I wonder how long until you can be arrested for having a mask on in public.

As seen on HN again today [0], everything that law enforcement touches, turns to shit. They will take a perfect "gait recognition" system and within a month they'll decide it's too conservative and start dialing back the match parameters until they get a list of twenty suspects every time they use the system. Then whomever among that unfortunate list is least able to prove an alibi (i.e. the poorest person) will go directly to prison.

[0] https://news.ycombinator.com/item?id=11578240

Facial recognition has all sorts of problems, but I think it's funny that the first problem we have with it is related to sex. Like, we have all this great technology, but at the end of the day, we're still a bunch of hairless monkeys (or ugly-bags-of-water, if you're into obscure references).
It is funny how many technologies are introduced the mass market by relating to sex. As smart as we might be, survival and reproduction are still core genetic imperatives.
> It is funny how many technologies are introduced the mass market by relating to sex.

This kind of claim is often made (often by smut mongers), but I don't remember (though may have forgotten) ever seeing any examples that really back up the claim. Can you list some?

>>This kind of claim is often made (often by smut mongers), but I don't remember (though may have forgotten) ever seeing any examples that really back up the claim.
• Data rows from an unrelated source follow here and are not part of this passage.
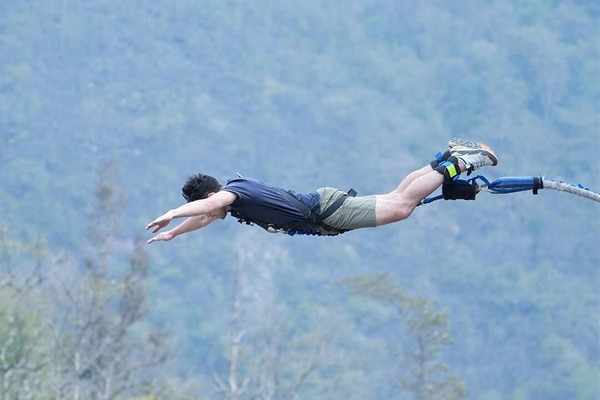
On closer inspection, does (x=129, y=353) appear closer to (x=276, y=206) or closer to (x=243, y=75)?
(x=276, y=206)

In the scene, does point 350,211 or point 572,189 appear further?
point 350,211

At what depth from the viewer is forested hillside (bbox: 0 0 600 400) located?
50406 millimetres

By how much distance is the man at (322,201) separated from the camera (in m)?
11.8

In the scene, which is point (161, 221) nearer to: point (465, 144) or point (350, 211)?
point (350, 211)

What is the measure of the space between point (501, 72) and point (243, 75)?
14.6 metres

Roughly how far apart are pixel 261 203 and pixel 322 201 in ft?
1.89

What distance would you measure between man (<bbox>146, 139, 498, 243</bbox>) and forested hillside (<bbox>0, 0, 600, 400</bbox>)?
29.4 m

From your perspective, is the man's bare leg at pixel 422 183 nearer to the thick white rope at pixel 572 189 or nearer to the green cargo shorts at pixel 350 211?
the green cargo shorts at pixel 350 211

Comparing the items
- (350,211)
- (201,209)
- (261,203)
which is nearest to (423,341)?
(350,211)

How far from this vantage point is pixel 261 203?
1178 cm

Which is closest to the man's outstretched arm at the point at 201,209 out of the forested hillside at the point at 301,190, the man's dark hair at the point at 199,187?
the man's dark hair at the point at 199,187

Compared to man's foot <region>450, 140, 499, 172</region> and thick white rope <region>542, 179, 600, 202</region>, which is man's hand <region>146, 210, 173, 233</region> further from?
thick white rope <region>542, 179, 600, 202</region>

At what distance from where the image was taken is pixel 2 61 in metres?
89.7

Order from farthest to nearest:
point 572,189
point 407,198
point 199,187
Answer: point 407,198 < point 199,187 < point 572,189
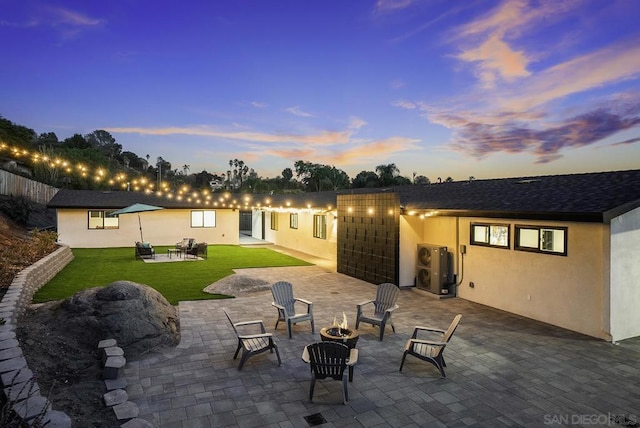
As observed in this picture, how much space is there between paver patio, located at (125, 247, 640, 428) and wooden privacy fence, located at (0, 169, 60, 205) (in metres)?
21.4

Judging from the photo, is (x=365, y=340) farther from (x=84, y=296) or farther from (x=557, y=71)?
(x=557, y=71)

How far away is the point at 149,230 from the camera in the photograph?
2161cm

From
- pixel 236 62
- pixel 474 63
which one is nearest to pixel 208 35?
pixel 236 62

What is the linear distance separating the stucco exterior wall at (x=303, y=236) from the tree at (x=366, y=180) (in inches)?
765

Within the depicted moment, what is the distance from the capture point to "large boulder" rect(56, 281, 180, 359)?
5965mm

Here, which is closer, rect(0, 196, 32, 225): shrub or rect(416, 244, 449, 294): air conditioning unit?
rect(416, 244, 449, 294): air conditioning unit

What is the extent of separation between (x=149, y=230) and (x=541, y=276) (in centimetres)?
2039

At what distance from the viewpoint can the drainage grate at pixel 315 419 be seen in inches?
156

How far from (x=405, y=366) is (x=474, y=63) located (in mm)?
10728

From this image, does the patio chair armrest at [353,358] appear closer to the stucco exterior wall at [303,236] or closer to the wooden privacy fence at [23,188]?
the stucco exterior wall at [303,236]

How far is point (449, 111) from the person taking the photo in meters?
15.9

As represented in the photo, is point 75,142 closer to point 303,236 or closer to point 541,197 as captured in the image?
point 303,236

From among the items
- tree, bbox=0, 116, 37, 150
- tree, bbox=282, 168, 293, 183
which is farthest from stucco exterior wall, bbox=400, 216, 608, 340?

Can you list some?

Let me try: Not just technologies, even religions have used sex to sell themselves. Take the kind of things that are sold (in terms of unsubstantiated guarantees of carnal pleasures in heaven after death if you follow the code of conduct proscribed by God(s) via his appointed messengers) you will see that a very large part of this promise is some kind of abundant sex (akin to unlimited download/upload). See for example this sales pitch. [1]

[1] http://www.youtube.com/watch?v=HdzusekB8cg

Thanks for your reply. That's an argument about 'sex sells' though. Like car exhibitions or Microsoft Xbox conventions using scantily clad women.

What I meant (and I think the parent of my post was talking about, though I could be wrong) is the old chestnut that the sex/adult industry innovated or popularized all kinds of technologies.

From one obscurist to another, it's mostly water.
It's not even obscure: the reference has 67 upvotes on UrbanDictionary, and the page for the referenced episode has existed for 13 years and 363 edits on Memory Alpha, and for 11 years and 371 edits on Wikipedia.

There's a "liquid remix" video of the quote on YouTube https://www.youtube.com/watch?v=9tw_5OfFycU

There's a white-people "jazz" song named after it: https://www.youtube.com/watch?v=cEORdH7RzYw

Josh Woodward has done another rock/pop song probably referencing it: https://www.youtube.com/watch?v=hYptvK41Bi4&list=PLDZvNEf3nY...

I don't see any evidence that those people are a sufficiently random sample of users vs. Trek nerds who explicitly search for the obscure reference. I'm sure I could find some obscure mathematical reference that 7000 math nerds discuss but is completely unknown by the remaining 99.9999% of the population.
It would funnier if your family and friends were given messages about your intimate activities, jbob

Edit: I can't see the main being that this "is about sex" but rather that this is about privacy and privacy is things people do that for a variety of reasons they don't want some people to know about. Certain sexual behaviors are included here but it seems far from funny or far from "bringing things down to earth", given that what happening is a variety of women suffering in a socially repressive nation.